JOSÉ LUIS ZUBIZARRETA-EL CORREO

  • La referencia del lehendakari a la fecha de 1839 ha sido tomada por toda la oposición como si fuera una ocurrencia sin fundamento alguno en la Constitución

Las erupciones volcánicas suelen llegar precedidas de lo que los científicos han dado en llamar, con logrado sintagma, enjambres sísmicos. De esto me he enterado, como ustedes se habrán maliciado, estos últimos días. No pretendo hablar, sin embargo, del desastre natural que se ha ensañado con la isla de La Palma. Sólo quiero servirme del sintagma como metáfora de lo que está anunciándose en la política vasca. Y es que la exposición que el lehendakari hizo, en el debate de política general, de su propuesta para la actualización del autogobierno amenaza con provocar un enjambre sísmico que anuncia la erupción de exaltadas discusiones que cubrirán, con la inexorable lentitud de la lava, lo que queda de legislatura.

Era previsible que, después del parón por la pandemia, tocaría retomar la gran cuestión pendiente de la legislatura pasada. Aquel acuerdo que, aunque plagado de votos particulares, con tanto ahínco lograron tejer los expertos designados por PNV, PSE y Elkarrekin Podemos, en sustitución del inviable pactado entre los jeltzales y EH Bildu, no podía quedar en el cajón como testimonio de la impotencia del Parlamento. Menos en unos momentos que, entre la presión catalana y la debilidad gubernamental, parecían propicios para que el nacionalismo vasco volviera a poner sobre la mesa, con mayor esperanza de éxito, la eterna cuestión territorial desde su propia perspectiva.
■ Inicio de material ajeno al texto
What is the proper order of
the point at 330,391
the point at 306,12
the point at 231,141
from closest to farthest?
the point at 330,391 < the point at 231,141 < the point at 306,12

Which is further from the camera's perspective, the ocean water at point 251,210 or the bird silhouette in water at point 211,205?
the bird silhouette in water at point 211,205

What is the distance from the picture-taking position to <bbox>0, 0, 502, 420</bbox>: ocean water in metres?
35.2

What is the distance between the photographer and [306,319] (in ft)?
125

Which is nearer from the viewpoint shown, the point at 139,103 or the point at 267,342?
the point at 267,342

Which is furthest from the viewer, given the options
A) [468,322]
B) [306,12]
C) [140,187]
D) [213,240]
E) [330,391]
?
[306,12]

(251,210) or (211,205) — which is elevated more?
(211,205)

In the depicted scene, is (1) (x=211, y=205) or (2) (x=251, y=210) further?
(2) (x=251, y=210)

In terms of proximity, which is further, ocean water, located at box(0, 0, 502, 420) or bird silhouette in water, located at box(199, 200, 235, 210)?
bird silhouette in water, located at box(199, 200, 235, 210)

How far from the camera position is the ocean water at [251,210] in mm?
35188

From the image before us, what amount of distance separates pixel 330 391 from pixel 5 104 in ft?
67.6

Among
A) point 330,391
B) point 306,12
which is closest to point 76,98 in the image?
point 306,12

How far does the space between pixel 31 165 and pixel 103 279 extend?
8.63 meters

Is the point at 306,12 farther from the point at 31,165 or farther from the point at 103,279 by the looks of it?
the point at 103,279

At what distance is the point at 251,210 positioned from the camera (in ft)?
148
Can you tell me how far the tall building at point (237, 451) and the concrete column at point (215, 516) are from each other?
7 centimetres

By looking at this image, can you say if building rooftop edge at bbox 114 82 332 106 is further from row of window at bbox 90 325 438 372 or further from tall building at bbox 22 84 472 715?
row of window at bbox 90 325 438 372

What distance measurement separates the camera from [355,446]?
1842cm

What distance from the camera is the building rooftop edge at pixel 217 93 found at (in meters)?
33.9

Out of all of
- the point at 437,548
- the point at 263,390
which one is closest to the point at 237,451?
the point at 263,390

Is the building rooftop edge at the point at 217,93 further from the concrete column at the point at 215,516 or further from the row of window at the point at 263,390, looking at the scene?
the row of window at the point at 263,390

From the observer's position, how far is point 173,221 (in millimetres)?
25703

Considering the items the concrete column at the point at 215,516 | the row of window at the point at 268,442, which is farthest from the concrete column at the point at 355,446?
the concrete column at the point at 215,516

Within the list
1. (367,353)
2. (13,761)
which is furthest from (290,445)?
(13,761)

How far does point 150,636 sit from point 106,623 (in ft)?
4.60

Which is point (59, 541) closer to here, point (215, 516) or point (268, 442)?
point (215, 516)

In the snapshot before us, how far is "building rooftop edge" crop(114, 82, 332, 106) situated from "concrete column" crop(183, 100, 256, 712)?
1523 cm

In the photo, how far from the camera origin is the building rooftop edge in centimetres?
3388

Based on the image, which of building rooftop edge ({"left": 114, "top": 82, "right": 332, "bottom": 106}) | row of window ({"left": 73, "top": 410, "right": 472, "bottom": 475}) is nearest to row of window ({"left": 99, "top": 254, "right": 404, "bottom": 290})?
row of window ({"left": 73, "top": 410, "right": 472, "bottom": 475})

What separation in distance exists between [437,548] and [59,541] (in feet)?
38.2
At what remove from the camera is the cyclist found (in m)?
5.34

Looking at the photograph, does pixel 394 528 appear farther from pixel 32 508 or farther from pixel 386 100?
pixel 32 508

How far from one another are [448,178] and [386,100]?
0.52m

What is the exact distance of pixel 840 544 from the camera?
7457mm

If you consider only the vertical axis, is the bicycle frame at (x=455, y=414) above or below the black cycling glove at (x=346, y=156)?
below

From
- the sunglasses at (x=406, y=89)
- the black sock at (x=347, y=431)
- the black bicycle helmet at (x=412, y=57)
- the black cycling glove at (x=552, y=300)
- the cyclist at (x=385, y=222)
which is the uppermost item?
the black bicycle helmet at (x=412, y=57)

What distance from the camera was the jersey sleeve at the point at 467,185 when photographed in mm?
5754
Mal le sentó a la oposición la referencia que el lehendakari hizo en su discurso a la historia y, en concreto, al año 1839. Con escándalo farisaico unos y juvenil ignorancia otros, todos reaccionaron como si Urkullu se hubiera sacado de la manga un as que no se hallaba en la baraja. De antigualla anacrónica la tacharon de consuno, acusando al lehendakari de retrotraernos nada menos que dos siglos en la historia. Nadie recordó que esa referencia encuentra motivo expreso de mención en la Constitución y que, si no ha de considerarse -como hiciera Txiki Benegas con ella y con la adicional única del Estatuto- «retórica caducada», para algo servirá más allá que para recitarla como mantra o desecharla como estorbo. No es la Constitución lugar para jugar con cláusulas vanas.

De hecho, la disposición que incluye la definitiva derogación, «en tanto en cuanto pudiera conservar alguna vigencia», de la ley de 25 de octubre de 1839, junto con la de 21 de julio de 1876, trata de satisfacer una reivindicación que el PNV planteó en el debate constitucional. Conviene recordar a este respecto que, en la Asamblea de Iruña de 1977, el partido jeltzale decidió adentrarse en la Transición, no por la vía de la autodeterminación -que Arzalluz rechazaría en el debate constitucional como «virguería marxista» contra lo defendido por Ortzi en nombre de EIA-EE-, sino por la de la «plena reintegración foral», que era, desde la crisis de 1906, el punto de confluencia que habría de mantener el equilibrio entre la corriente rupturista, que se reclamaba sabiniana, y la pactista euskalerríaca que desde siempre han hecho oscilar el péndulo del PNV. A tal reivindicación jeltzale es a lo que responde el constituyente en busca de, cuando menos, la abstención no beligerante del PNV en el voto del texto constitucional, que, de no haber mediado la enfermedad y muerte de Juan de Ajuriaguerra, bien podría haber sido, con el probable apoyo de Arzalluz, crítica aprobación.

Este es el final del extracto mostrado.